Problem details:
Please duplicate, word for word, the section of the Cotswolds weekend post that opens with the words containing "I managed to" and closes with "carry on going.".

Provided text:

Monday 1 March 2010

My Weekend Trip in the Cotswolds

It all started out so well...

A beautiful cottage in the Cotswolds to celebrate my friend P's birthday. I was delighted to discover one of her friends had recently qualified in Swedish massage and brought her massage table along. And it's wonderful having an award-winning beauty editor as a friend, not only is she truly fabulous but she also keeps me very well stocked in all the latest beauty products and celebrity gossip - two of my favourite things. She did not disappoint this weekend, arriving laden with 10 products each for us to blind test, resulting in me now having the skin of a 15 year old, the hair of Jennifer Aniston and the face of Helena Christiansen. Obviously I won't put photos up as I don't want to make everyone else feel uncomfortable.

Friday night was spent in our pyjamas, chatting and drinking wine in front of a log fire. After a glorious night's sleep under a duck feather duvet, I woke up feeling refreshed and looking forward to a relaxing day ahead.

The birthday girl had other plans, having already given us an itinerary saying we would be going for a "short" 5 mile walk.

Our beautylicious friend had tried in vain to get out of it by declaring that she only had high heels or brand new Ugg boots in her possession and was devastated to be informed that someone had some spare wellies that would fit her.

Laughing, we trudged through the pretty village and out into some woods and fields, picking up inches of mud on our shoes, making each step heavier and heavier, happily catching up on all the latest dramas in each other's lives.

A couple of miles in as we were heading from one field into another, up a muddy walkway somebody shouted back to be careful as it was a bit slippery.

With what could only be considered impeccable comic timing, I called back "don't worry, if anyone's going to fall over it will be..........SHIT!" as I skidded like a cow on ice skates on a big squishy patch of mud, landing awkwardly on the ankle I broke in a previous accident where I sledged off a cliff.

Lying flat out in the mud, I felt like a total dick as I could feel everyone else looking at me uncomfortably working out whether to panic or piss themselves.

"Quick, get up! You're getting covered in mud!"

"I can't get up! I've hurt my ankle again!" I quipped, trying to grab the stray hand being offered in my direction.

I managed to stand and declared that I wanted to go back to the cottage, but it turned out we were already half way round the walk, so we might as well carry on going.

Approximately 5 miles later we arrived back at the cottage and I removed my trainer to discover my ankle had all the dimensions of a golf ball and was very difficult to move.

P got me some ice and I lay out like a little wounded kitten, resting my leg on the arm of the sofa.

"Do you think it's broken?" I hoped.

"Probably not!" came the reply.


Alcohol was the only option to numb the pain but when I awoke the next morning it had got worse. I lay there imagining all the attention and sympathy I would get when I got home and found out that I had walked miles on a severely fractured ankle. Thank god I'm not a professional footballer - not only would I be a douchebag but I'd be a douchebag with a career-ending injury. Tough times.

When I got home I couldn't even walk to the bus stop so I did what I always do in these situations where there is a chance I am overreacting: rang my mum.

To my amazement, she agreed with me and sent my Dad out to take me to casualty. I was thrilled when everyone at the hospital appeared impressed with my injury and my toughing it out through the pain rather than draining the resources of search and rescue.

I had a wonderful catch up in X-ray with a girl who went to school with my sister and is now a radiographer but could not hide my devastation when she cheerfully announced the "good news" that it was not broken.

Damn it. Back to work for me tomorrow then.

So no plaster cast, but I almost made it away with a set of crutches (which would have helped me milk the situation for several extra days) but alas they seemed to have none left. So if you've got a pair of crutches knocking about at home, take them back to the hospital please! There are people (not me) who need them. Thankfully it was very quiet on a Sunday night and the staff were all lovely and told me since I had broken it before I definitely did the right thing coming to get it X-rayed. I knew I wasn't a hypochondriac!

I spent the rest of the evening walking like I had soiled myself - much to Mr G's amusement. Although for all I knew he could still have been laughing from my previous tumble where I slipped on a pedestrian crossing outside of work and ripped a huge hole in my tights like a primary school child who fell over playing kiss chase.

When I woke up this morning I tentatively stepped out of bed, panting like I was in labour, to discover it was practically cured.

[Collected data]
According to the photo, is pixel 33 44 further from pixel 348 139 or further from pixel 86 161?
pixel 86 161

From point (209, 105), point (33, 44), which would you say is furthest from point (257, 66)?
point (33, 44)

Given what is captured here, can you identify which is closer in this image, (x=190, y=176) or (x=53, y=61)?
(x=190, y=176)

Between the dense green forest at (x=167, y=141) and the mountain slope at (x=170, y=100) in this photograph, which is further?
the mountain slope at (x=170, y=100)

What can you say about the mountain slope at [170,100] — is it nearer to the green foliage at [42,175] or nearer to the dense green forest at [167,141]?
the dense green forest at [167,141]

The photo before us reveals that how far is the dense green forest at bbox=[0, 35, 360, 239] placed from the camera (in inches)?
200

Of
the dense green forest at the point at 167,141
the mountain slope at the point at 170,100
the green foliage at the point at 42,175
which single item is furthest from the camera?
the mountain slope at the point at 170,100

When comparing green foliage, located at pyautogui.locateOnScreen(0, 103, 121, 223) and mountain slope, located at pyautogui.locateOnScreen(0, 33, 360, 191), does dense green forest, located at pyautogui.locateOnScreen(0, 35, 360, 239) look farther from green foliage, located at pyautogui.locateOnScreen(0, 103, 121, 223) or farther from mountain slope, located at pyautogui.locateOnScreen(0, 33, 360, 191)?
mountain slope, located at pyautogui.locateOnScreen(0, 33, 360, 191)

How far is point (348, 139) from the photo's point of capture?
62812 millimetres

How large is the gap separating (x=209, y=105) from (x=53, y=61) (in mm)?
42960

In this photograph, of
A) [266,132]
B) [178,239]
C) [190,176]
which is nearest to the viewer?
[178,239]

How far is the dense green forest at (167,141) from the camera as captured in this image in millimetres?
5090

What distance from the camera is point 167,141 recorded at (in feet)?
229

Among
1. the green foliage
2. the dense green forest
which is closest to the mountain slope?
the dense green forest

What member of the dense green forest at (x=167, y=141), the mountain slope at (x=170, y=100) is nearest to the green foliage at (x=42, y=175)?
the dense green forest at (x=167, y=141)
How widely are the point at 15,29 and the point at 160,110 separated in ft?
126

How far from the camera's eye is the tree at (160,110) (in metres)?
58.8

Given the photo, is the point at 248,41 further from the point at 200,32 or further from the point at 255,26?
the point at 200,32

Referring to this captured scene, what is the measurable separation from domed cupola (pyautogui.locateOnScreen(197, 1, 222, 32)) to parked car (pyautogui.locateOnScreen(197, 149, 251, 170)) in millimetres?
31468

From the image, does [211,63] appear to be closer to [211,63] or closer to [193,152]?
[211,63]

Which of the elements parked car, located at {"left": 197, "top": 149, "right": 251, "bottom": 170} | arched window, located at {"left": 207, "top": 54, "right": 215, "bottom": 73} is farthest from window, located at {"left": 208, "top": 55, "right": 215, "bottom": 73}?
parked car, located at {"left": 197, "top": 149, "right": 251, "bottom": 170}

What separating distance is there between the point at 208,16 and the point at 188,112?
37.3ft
--
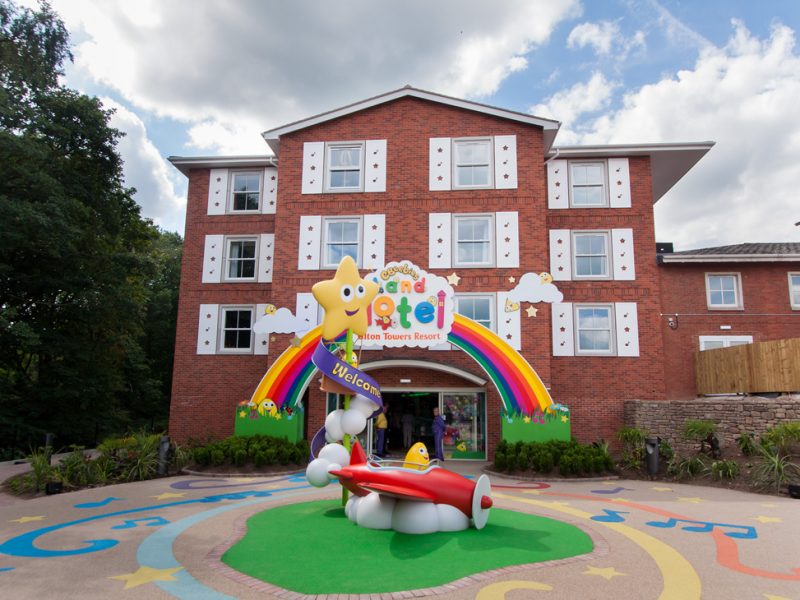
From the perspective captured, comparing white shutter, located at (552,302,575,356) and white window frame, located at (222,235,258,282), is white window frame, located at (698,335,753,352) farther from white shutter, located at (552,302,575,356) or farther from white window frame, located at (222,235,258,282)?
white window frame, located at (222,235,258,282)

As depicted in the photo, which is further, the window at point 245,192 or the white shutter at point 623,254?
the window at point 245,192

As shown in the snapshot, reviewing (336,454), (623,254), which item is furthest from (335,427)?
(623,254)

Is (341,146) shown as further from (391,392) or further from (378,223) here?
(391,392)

Written answer:
I managed to stand and declared that I wanted to go back to the cottage, but it turned out we were already half way round the walk, so we might as well carry on going.